Não podemos cruzar os braços e esperar que sejam os outros a resolver os nossos problemas - eles nunca o farão. É necessário que a comunidade lgbt debata no seu seio a questão e encontre as suas próprias respostas. É imperioso que surjam acções vindas de dentro, que só depois poderão ser transpostas para fora. Não me espanta nada que a nível n nacional não existam essas acções em prol dos deficientes homossexuais, mas muito me desilude ver que no interior desta comunidade nada se faz, nada se diz, nada se escreve.
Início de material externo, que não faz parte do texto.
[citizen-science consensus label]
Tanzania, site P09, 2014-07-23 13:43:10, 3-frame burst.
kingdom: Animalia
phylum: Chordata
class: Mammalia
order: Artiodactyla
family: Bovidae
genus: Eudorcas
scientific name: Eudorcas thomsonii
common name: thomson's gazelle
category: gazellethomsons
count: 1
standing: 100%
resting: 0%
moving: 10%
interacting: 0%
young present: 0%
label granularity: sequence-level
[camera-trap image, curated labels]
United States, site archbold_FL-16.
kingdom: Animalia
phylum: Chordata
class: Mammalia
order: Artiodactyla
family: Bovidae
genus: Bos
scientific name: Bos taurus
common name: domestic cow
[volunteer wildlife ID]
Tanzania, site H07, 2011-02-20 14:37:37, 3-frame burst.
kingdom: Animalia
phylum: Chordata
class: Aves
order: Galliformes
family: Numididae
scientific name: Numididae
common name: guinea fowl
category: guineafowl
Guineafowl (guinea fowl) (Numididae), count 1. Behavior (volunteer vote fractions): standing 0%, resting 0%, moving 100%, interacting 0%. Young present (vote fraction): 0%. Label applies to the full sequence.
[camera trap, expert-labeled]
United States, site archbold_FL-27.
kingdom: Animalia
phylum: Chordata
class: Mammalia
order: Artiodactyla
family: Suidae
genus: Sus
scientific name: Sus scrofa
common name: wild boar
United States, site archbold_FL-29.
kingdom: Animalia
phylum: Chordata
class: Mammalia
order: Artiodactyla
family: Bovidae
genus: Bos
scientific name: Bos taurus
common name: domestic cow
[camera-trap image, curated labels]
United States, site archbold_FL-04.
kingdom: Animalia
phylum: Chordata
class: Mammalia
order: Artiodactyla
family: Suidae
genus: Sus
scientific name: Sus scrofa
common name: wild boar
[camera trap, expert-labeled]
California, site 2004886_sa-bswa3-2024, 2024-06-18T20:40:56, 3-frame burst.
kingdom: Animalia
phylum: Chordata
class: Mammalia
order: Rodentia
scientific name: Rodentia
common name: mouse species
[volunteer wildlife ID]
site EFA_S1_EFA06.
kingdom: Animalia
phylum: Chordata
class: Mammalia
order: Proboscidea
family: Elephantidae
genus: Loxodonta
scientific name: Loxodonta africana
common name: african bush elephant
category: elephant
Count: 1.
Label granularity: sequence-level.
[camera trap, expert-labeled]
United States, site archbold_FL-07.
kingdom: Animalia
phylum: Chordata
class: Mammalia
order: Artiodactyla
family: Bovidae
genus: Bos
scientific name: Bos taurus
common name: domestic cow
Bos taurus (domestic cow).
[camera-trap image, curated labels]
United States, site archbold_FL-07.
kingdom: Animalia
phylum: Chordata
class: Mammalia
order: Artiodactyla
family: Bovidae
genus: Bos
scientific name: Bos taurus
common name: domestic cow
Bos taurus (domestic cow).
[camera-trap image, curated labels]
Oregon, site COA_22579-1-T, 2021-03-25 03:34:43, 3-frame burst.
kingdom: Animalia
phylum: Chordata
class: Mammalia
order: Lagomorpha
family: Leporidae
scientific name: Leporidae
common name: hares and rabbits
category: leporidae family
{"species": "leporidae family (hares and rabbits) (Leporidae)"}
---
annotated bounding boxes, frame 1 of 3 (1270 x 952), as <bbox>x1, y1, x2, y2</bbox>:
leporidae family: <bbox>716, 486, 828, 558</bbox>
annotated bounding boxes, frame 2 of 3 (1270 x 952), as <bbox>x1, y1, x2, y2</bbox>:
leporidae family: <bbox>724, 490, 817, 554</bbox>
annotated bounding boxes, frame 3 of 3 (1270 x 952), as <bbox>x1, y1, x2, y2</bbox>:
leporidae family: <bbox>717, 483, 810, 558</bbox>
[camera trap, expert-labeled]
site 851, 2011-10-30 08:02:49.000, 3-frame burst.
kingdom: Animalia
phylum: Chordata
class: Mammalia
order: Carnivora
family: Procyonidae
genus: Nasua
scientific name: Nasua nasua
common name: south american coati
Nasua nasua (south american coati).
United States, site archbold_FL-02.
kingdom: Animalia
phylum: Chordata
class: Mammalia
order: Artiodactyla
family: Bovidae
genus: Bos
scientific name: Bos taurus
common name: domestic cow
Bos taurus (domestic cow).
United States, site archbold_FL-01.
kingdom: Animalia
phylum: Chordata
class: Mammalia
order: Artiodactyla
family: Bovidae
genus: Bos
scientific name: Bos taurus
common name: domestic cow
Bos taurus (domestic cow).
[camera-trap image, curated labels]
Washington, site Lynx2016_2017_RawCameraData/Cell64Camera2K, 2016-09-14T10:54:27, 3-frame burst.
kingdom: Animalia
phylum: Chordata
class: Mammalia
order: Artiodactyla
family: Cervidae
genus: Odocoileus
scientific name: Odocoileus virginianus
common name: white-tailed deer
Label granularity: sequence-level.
Só posso concluir que, à margem do que vejo acontecer com quem afirma nada ter a ver com isto, também as lésbicas e os gays estão demasiado concentrados no seu umbigo.
Às vezes paro e tento imaginar como será o dia-a-dia de uma lésbica paraplégica, de um gay mudo, de um bissexual invisual, de um transgender surdo, e chego à conclusão que as suas vidas são, por certo, bem mais difíceis do que a minha, bem mais isoladas, bem mais infelizes, bem mais silenciosas, bem mais insuportáveis.
Restam pouco mais de três meses a este Ano Europeu das Pessoas com Deficiência, mas este é um compromisso que não está condicionado ao tempo, nem ao lugar, mas sim à iniciativa e ao empenhamento.
Desejo que este ano sirva apenas de mote para que se abram os olhos, se limpem os ouvidos, se desimpeçam as gargantas, se movam as pernas e os braços e se inquietem os cérebros de todos os que, não o sendo, se preocupam verdadeiramente com os deficientes, com todos os deficientes.